--- BEGIN SELECTED PASSAGE ---

Anyone who seeks a college education will face some challenges. These include difficult projects, busy schedules and complex social situations.
The new responsibilities of being an independent adult can be frightening. And for an international student, this experience can be even more intense.
Over one million international students studied at the many colleges and universities in the United States last year. Many of them came from countries where English is not the native language. But language was not the only barrier they faced.
ELS Educational Services is a company that operates several centers at colleges across the U.S. These centers help international students improve their English. In February, ELS researchers presented a study at the yearly conference of the Association of International Education Administrators.
This study collected the opinions of 662 international students at 23 different U.S. colleges and universities. Many expressed concerns about their relationships with professors. More than a third said they wished their professors would provide additional helpful criticism. Thirty-three percent wished professors would try harder to understand the international student experience. And 28 percent of the students wished professors would provide non-U.S. examples in class materials.
John Nicholson is the vice president of marketing and communications for ELS. Nicholson says the way students prepare to study in the U.S. affects their experience. He says many believe if they know enough English to pass a standardized test, they are ready for American higher education. But, he says, this level of language ability alone will not prepare them enough for their new learning environment.
"Ultimately, to be successful in a classroom you have to understand what the expectations are, but also, the right way to express concerns and questions."
Lisa Giragosian is the director of the international student office at Duke University in Durham, North Carolina. She says the findings of the study are common among the students she meets. And, she says teachers share in the responsibility for the difficulties expressed by international students.
"For every faculty member who’s very conscious … and globally-minded and seeking an international student’s opinion, there’s somebody else who’s not. And I’m afraid sometimes we’re dealing with the mentality that you’re studying in the United States and getting the knowledge from this particular professor or class, and that being totally inclusive is not taking priority."
Giragosian argues that international students add a great deal to the experiences of American students. As a result, she says, professors need to be equally open and accepting of all their students. That is why Duke offers training programs for professors to better understand how their international students think and learn.
But, Giragosian admits students from other countries will have to work especially hard for their U.S. education. The education systems in many countries do not put the same value on student involvement that the American system does. For example, American professors expect students to ask questions and lead discussions. Also, every nation has its own cultural history and rules for young people to learn and follow.
So, Giragosian suggests international student should try to find as many resources as they can to help them. This includes both before and during their studies in the U.S. She says students should try to meet with professors in their office hours outside of class. Also, she suggests they form groups with other international students. They can meet to discuss their shared concerns and practice things like speaking in class.
Kedest Mathewos is from Addis Ababa, Ethiopia. She began studying global health at Duke in August of 2016. The 19-year-old attended an international high school in her home country. So, she says, she knew some of what to expect when she came to the U.S. However, she admits she still struggled at first, even with extra preparation.
"When I was in Ethiopia, I was taught to be more reserved, more quiet. Whereas here everyone tends to speak up, express their opinions all the time. So, it’s kind of hard to get used to that."

--- END SELECTED PASSAGE ---
--- BEGIN DATA LISTING ---

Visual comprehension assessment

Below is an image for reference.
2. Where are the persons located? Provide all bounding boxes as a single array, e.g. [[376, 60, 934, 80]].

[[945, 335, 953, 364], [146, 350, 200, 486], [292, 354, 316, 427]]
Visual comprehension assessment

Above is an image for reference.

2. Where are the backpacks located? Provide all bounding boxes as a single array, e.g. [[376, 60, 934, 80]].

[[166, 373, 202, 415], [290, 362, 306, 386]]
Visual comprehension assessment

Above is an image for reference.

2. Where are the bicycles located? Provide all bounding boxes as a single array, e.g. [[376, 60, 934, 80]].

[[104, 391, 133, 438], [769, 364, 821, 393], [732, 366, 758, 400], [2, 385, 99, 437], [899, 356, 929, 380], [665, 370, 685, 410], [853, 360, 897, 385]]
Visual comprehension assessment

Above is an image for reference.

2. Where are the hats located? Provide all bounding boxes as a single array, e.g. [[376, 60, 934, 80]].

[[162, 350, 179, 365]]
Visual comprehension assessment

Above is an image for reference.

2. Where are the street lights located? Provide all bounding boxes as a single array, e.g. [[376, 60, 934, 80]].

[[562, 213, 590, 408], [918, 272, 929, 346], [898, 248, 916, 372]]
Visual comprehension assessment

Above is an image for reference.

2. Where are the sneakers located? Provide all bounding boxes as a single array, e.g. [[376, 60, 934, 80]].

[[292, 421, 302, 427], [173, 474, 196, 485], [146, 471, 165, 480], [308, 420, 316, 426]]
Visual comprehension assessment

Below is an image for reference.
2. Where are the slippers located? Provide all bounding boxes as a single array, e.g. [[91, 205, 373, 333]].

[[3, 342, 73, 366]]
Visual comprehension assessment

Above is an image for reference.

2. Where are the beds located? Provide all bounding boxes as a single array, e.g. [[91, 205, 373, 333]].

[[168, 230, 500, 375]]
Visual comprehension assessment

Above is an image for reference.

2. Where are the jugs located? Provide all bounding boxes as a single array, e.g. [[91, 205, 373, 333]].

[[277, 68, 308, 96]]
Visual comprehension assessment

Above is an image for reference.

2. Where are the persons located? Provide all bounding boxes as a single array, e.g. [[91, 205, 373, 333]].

--- END DATA LISTING ---

# [DIRECTION A]
Rewrite the passage of the article on international students from "So, Giragosian suggests" up to and including "speaking in class.", replacing "office hours" with "scheduled meeting times".
# [DIRECTION B]
For each statement below, state whether it agrees with the article on international students, answering yes or no and quoting the words of the article that decide it: (i) the ELS study gathered the opinions of international students at 23 U.S. colleges and universities; (ii) Duke offers training programs that help international students understand how their professors think; (iii) Kedest Mathewos was taught in Ethiopia to speak up and express her opinions.

# [TASK ANSWER A]
So, Giragosian suggests international student should try to find as many resources as they can to help them. This includes both before and during their studies in the U.S. She says students should try to meet with professors in their scheduled meeting times outside of class. Also, she suggests they form groups with other international students. They can meet to discuss their shared concerns and practice things like speaking in class.

# [TASK ANSWER B]
(i) Yes: "This study collected the opinions of 662 international students at 23 different U.S. colleges and universities."
(ii) No: "Duke offers training programs for professors to better understand how their international students think and learn."
(iii) No: "When I was in Ethiopia, I was taught to be more reserved, more quiet."